Acordam, em conferência, na Secção Penal, do Tribunal da Relação de Guimarães: No processo comum singular nº 283/16.4T9MDL da Instância Local, Secção de Competência Genérica de Mirandela, da Comarca de Bragança, foi proferida sentença, em 25/01/2017, depositada na mesma data, condenando a arguida R. M.

, como autora material de um crime de ameaça agravada, p. e p., pelos arts. 153º, nº 1 e 155º, nº 1, al. a) e c), com referência ao art.132º, nº 2, alínea l), de um crime de injúria agravado, p. e p. pelos arts. 181º, nº 1 e 184º, com referência ao art. 132, nº 2, al. l) e de um crime de introdução em lugar vedado ao público, p. e p. pelo art. 191º, todos do CP, nas penas de, respectivamente, 100, 90 e 30 dias de multa, à taxa diária de € 20, e, em cúmulo jurídico de tais penas, foi a arguida condenada na pena única de 180 dias de multa, à mesma taxa, no montante global de € 3.600 (três mil e seiscentos euros).

Foi ainda a arguida condenada a pagar à demandante cível P. C. o montante de € 4.000 a título de indemnização pelos não patrimoniais advindos da sua conduta, acrescida dos juros de mora vencidos, à taxa legal, desde a data da decisão, a título de reparação dos danos causados.

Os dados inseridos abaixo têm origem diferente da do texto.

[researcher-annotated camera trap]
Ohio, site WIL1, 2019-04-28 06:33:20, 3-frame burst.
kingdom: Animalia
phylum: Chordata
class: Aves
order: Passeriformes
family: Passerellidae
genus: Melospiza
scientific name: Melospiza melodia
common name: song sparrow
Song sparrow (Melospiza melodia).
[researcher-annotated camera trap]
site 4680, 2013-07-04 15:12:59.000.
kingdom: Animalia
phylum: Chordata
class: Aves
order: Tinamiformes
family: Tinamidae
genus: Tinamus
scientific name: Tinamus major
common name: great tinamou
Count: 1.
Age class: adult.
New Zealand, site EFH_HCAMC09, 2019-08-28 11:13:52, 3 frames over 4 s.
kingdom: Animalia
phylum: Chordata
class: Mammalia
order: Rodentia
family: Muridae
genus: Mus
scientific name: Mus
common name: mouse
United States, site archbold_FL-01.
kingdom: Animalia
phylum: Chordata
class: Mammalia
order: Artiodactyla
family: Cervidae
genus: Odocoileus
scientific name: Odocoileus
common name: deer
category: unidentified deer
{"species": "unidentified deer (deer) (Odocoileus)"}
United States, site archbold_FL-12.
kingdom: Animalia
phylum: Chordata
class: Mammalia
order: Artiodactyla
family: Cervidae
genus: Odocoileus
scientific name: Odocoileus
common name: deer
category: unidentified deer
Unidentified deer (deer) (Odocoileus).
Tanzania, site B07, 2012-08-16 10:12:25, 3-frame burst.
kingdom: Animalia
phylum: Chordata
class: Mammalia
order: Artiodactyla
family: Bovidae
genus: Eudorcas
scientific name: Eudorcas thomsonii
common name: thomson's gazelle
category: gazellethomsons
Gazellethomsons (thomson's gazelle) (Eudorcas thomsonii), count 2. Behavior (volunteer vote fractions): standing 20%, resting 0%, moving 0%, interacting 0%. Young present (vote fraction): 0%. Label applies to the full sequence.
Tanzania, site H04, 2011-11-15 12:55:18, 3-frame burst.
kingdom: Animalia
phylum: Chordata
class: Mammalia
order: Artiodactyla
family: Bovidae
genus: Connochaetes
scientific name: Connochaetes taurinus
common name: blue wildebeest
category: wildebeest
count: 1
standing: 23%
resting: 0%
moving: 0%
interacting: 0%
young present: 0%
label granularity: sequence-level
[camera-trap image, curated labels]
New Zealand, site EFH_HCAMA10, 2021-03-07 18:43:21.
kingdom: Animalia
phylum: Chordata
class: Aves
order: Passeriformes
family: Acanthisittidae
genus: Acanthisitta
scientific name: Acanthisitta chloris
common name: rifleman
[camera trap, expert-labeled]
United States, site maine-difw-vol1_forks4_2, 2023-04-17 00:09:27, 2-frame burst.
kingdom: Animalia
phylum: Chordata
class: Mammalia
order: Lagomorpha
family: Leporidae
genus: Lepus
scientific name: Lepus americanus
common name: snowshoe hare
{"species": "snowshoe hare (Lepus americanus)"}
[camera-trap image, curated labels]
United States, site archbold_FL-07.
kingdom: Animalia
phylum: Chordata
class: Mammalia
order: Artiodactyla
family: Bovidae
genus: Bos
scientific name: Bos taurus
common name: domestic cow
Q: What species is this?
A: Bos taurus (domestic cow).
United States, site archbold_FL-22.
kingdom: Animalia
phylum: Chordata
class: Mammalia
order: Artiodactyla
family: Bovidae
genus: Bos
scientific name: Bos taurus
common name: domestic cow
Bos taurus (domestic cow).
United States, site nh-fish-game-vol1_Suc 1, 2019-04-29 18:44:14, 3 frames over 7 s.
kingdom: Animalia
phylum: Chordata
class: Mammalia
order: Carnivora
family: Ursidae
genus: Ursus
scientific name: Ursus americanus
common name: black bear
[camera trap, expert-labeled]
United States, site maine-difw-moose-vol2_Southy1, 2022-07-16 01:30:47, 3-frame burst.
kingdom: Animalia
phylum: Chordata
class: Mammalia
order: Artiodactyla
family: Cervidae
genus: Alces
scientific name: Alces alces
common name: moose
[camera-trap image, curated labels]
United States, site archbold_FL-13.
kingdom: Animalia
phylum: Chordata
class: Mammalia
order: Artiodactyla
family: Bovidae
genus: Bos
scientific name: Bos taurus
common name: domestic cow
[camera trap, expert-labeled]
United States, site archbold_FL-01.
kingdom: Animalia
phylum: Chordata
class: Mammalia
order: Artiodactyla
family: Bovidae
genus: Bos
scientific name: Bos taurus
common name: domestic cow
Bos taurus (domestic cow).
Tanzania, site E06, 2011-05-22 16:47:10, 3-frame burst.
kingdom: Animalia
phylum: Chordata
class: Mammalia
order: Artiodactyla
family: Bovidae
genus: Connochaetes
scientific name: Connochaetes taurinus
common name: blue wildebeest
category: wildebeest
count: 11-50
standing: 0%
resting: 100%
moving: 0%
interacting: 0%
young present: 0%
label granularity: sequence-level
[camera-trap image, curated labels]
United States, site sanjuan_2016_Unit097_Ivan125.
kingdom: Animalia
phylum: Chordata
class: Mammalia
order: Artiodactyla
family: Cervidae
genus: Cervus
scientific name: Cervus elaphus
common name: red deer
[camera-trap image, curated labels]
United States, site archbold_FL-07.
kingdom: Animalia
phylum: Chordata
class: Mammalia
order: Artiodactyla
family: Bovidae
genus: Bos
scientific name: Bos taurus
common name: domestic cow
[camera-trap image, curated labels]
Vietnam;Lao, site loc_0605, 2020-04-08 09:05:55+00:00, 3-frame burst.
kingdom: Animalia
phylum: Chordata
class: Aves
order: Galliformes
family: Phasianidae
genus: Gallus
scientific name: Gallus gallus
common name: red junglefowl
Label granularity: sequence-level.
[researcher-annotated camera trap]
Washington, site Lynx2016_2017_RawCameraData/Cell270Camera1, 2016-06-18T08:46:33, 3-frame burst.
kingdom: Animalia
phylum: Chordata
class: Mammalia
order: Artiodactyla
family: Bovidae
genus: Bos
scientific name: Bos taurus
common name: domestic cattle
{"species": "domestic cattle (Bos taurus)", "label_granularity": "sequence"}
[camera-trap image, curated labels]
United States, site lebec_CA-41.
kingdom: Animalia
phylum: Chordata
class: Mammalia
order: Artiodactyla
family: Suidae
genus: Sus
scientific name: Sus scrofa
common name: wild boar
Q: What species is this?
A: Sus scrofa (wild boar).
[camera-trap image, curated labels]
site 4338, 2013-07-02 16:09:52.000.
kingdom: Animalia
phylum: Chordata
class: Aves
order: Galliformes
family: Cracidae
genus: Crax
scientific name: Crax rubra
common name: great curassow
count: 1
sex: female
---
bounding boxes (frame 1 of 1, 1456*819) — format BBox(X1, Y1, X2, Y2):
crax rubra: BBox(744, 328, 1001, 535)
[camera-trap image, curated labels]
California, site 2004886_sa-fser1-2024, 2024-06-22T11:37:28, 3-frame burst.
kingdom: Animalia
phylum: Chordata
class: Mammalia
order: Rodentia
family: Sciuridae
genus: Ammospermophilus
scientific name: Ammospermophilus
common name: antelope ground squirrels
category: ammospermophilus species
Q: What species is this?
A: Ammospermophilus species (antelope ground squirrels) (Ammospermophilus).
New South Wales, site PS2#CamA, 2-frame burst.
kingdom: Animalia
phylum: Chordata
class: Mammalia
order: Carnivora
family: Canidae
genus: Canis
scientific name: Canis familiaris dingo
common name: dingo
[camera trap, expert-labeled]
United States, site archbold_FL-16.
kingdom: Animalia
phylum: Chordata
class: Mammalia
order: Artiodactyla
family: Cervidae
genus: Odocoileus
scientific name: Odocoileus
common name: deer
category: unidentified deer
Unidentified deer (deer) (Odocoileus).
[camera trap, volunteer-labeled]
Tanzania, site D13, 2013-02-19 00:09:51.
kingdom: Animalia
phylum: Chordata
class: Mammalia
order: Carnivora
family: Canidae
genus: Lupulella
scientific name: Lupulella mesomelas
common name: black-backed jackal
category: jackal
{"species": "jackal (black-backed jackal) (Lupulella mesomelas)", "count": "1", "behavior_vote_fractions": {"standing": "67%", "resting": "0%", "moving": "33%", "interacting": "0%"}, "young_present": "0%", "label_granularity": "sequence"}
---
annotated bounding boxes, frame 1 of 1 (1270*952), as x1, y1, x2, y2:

*Não se conformando com o decidido, a arguida interpôs recurso, sustentando a sua absolvição pelos crimes de ameaça agravada e de introdução de lugar vedado ao público e subsidiariamente defendeu a excessividade das penas que lhe foram aplicadas, bem como do pedido de indemnização cível em que foi condenada, com a motivação que rematou com as seguintes conclusões: «A. Não cremos que haja praticado factos consentâneos com o perpetrar de crime de ameaça agravada, porquanto, a expressão proferida não poderia ser interpretada restritivamente como o foi por parte do Tribunal, no sentido que lhe foi dado, de que tal representaria uma ameaça de morte ou que viesse futuramente a atentar gravemente contra a sua integridade física; B. Mas de forma lata tais expressões poderiam determinar a intenção de socialmente ou pessoalmente a vexar, ou de diminuir a sua consideração social, da sua vida pública, social; C. Ora, neste sentido cremos, no que ao crime de ameaça diz respeito, que deveria ter sido aplicado o princípio de in dubio pro reo, o qual constitui uma imposição dirigida ao julgador no sentido de se pronunciar de forma favorável ao arguido, quando não tiver certeza sobre os factos decisivos para a decisão da causa, tal como resulta do caso em concreto; D. Não existindo um ónus de prova que recaia sobre os intervenientes processuais e devendo o tribunal investigar autonomamente a verdade, deverá este não desfavorecer o arguido sempre que não logre a prova do facto; E. Isto porque o princípio in dubio pro reo, uma das vertentes que o princípio constitucional da presunção de inocência (art. 32.º, n.º 2, 1.ª parte, da CRP) contempla, impõe uma orientação vinculativa dirigida ao juiz no caso da persistência de uma dúvida sobre os factos e, em tal situação, o tribunal tem de decidir pro reo.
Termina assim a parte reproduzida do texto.